Viewing the devastation in Mexico and the Caribbean, with all the poor people’s homes shattered and scattered, I thought there must be a better way to build homes in areas prone to hurricane, flood or earthquake. Here is a suggestion.
Homes can be constructed of steel girders and beams with an all-metal roof, weathertight shuttered windows, footings set in concrete, with the “ground” floor two metres above grade (in other words, on stilts). The interior insulated and finished conventionally. The exterior painted or faced with easily replaced materials, for example, “faux shingles” attached to the metal roof. The home looks like a regular wooden house, except it is actually a strong steel box set in a large concrete block, highly resistant to being blown or washed away, and does not have to be replaced after storms. (There are some technical issues with steel construction, for example in earthquake zones, but none beyond human wit to resolve).
Steel structure homes are more popular in Europe but are new to Newfoundland, the first two built recently at Long Pond and Green’s Harbour, the former having three bedrooms and a double garage, said to cost $1 million — a very smart home. The materials are pre-cut, pre-punched and premanufactured largely from recycled steel and assembled locally.

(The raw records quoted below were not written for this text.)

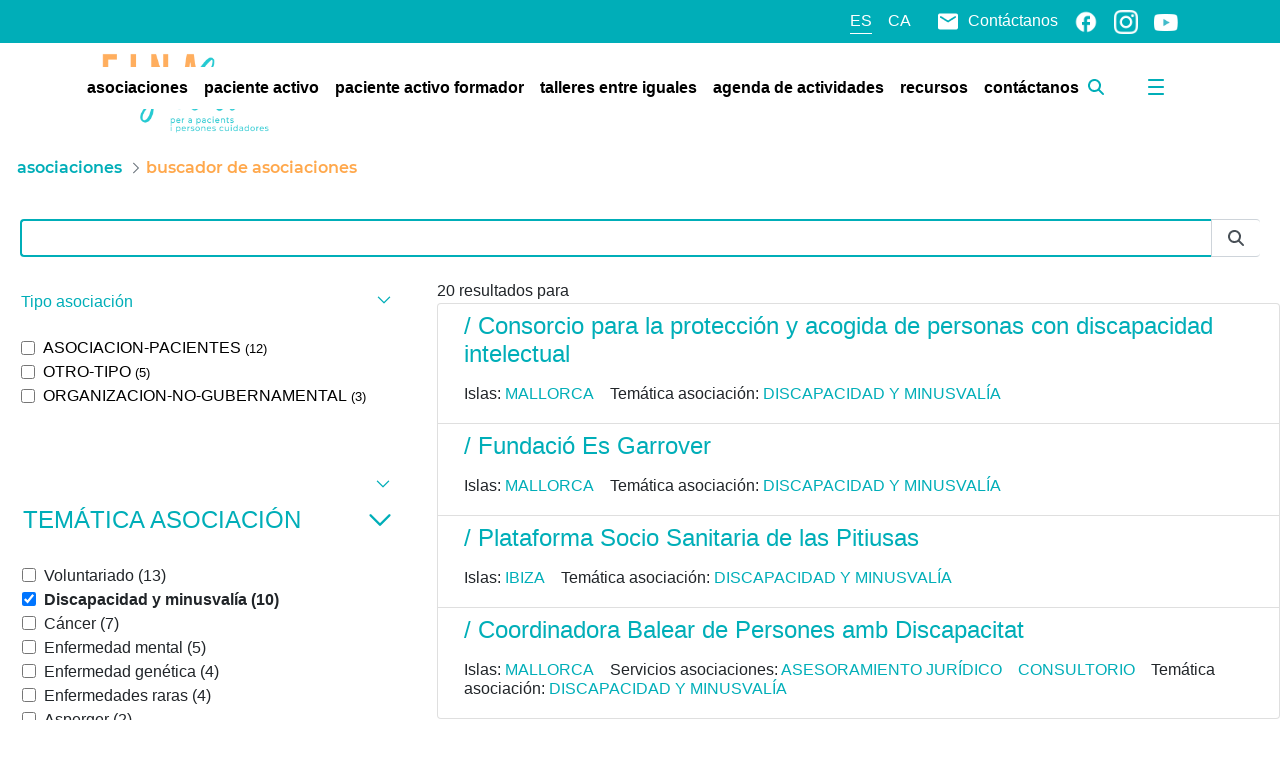

--- FILE ---
content_type: text/javascript
request_url: https://einasalut.caib.es/o/baleares-theme/js/main.js?browserId=chrome&minifierType=js&languageId=es_ES&t=1769089058000
body_size: 102
content:
/*1769089058000*/
AUI().ready(function(){});Liferay.Portlet.ready(function(a,b){});Liferay.on("allPortletsReady",function(){});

While $1-million steel homes are marketable in developed countries, particularly for those living on flood plains, more modest homes could cost less, say $100,000, but even this will be beyond both individuals and governments in developing or economically depressed countries.
As always, help is needed from countries like Canada, whose 2016 international development assistance stands at $3.9 billion, the largest beneficiary in the Americas being Haiti. But Canada’s aid budget is unlikely to include rebuilding with steel hence, additional money is required from the public purse (the taxpayer).
However, there is an untapped source of funds if there was a political will to tackle tax evasion (illegal), tax avoidance (mostly legal), tax havens and tax loopholes that benefit wealthy individuals and corporations. How much money is lost to the treasury is not clear. Despite an election campaign promise, Ottawa hasn’t produced an official figure for the tax gap — an estimate of the difference between tax due and tax collected – perhaps because the number is embarrassingly large. In Canada, an estimated $81 billion is lost to tax evasion, plus $47.8 billion in uncollected taxes, every year. The Telegram’s Lana Payne drew attention to the $27 billion “passive income” sitting inside Canadian-controlled private corporations whose tax status is unknown.
At $100,000 each, 10,000 steel homes can be provided for each short scale billion (a thousand millions). This is a small number compared to the need, but it is a start, with additional homes provided each tax year, even more if Canada is joined by Western countries with similar tax circumstances.
Perhaps the money gathered from tax dodgers could be put in a special fund specifically for replacing destroyed homes, so that the tax wise guys may enjoy the satisfaction of directly helping their less fortunate brothers and sisters.
In Canada, an estimated $81 billion is lost to tax evasion, plus $47.8 billion in uncollected taxes, every year.